One summer day in the early 1970s my father called to advise me that he had volunteered my services to defend “Charley” on a violation of fishing without a license. It seems that Charley had a small house in East Nassau. His property bordered the Kinderhook Creek in an area frequently fished by my father, and they sometimes fished together. Charley had been fishing in his back yard when a game warden approached and asked to see his license. When he was unable to produce one, he was given a citation to appear in the Nassau town court, before Judge Lamb. Although a first time offender for the violation would usually only receive a nominal fine, my father was aware that there was some exemption from the licensing laws for property owners fishing on their own land, although he did not know the details of the exemption. In any event, he promised Charley that I would be in the Nassau Town Court on the morning that the citation was returnable.

How do you get out of a commitment that your father made for you?

I showed up at Judge Lamb’s house at the appointed hour. Town judges frequently held court right in their own homes then, a practice no longer followed. Judge Lamb and the game warden were very surprised to see me since it was highly unusual for someone to be represented by counsel for such a minor charge, and even more so for a defendant of very modest means. Although I knew that the licensing exemption was quite well spelled out to exempt agricultural landowners, I elicited testimony from Charley that he had a little garden and was growing tomatoes and some squash. Judge Lamb was not too impressed with Charley’s agricultural pursuits, so I made the legal issue the question as to whether Charley was actually fishing. The game warden confidently testified that when he approached Charley, he was holding a fishing rod with the line in the waters of the Kinderhook Creek. He admitted that Charley hadn’t caught any fish, but pointed out that the violation was the act of fishing, and did not require catching fish. The testimony turned to the issue of what constituted fishing. Does fishing require a hook and bait? The game warden said that there was, in fact, a hook on Charley’s line, with a nightcrawler on the hook. I asked him to produce the worm. He said he threw it away at the time he issued the citation.

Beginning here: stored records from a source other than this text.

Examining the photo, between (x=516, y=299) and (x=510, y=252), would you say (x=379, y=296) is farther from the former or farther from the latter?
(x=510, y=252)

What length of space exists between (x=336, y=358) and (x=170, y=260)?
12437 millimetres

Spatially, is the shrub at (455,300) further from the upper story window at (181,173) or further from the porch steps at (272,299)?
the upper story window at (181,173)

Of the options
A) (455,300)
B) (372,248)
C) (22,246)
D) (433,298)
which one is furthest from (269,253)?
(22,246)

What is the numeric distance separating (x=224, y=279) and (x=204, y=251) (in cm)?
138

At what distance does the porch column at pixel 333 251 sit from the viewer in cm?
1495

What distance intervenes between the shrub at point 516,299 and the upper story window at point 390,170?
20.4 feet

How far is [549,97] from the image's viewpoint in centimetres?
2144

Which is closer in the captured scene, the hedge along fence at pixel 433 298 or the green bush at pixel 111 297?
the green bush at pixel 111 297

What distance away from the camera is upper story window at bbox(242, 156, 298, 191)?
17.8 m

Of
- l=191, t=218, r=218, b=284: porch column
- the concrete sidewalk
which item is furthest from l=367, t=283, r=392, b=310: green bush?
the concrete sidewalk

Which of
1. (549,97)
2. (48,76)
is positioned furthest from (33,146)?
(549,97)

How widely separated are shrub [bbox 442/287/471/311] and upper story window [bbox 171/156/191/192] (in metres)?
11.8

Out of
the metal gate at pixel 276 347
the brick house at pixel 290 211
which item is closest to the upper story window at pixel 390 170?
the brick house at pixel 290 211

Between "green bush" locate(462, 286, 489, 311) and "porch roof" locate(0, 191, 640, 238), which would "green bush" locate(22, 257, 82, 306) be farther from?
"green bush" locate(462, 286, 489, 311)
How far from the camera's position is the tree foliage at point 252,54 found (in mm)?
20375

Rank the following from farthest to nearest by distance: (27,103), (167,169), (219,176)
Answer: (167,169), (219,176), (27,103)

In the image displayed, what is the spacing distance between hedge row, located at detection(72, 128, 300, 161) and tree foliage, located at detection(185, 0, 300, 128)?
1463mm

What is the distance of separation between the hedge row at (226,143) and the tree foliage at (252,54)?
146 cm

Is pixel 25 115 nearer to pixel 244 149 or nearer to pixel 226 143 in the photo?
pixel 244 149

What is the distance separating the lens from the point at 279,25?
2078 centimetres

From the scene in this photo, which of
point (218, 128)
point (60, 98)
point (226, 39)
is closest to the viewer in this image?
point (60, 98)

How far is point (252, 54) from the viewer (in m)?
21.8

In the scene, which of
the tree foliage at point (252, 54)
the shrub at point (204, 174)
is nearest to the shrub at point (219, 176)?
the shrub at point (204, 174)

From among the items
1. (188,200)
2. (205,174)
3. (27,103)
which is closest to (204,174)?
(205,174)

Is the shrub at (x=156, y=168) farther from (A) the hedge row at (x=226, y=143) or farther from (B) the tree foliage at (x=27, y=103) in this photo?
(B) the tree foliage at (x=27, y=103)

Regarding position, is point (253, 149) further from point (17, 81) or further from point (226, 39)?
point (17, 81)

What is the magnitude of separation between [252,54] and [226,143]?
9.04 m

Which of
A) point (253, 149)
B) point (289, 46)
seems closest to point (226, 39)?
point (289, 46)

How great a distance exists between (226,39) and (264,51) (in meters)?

I jumped on that answer and indignantly requested that Judge Lamb hold the game warden in contempt for destroying material evidence, which could have, and should have been preserved for trial. Of course, there was no basis for a contempt charge, but Judge Lamb, somewhat of a fisherman himself, seized the opportunity to dismiss the charge because of a lack of evidence. The game warden, who probably had never before lost a fishing without a license case, was furious, particularly when I told Charley that my fee would be some fresh trout.

My father agreed not to again volunteer my services.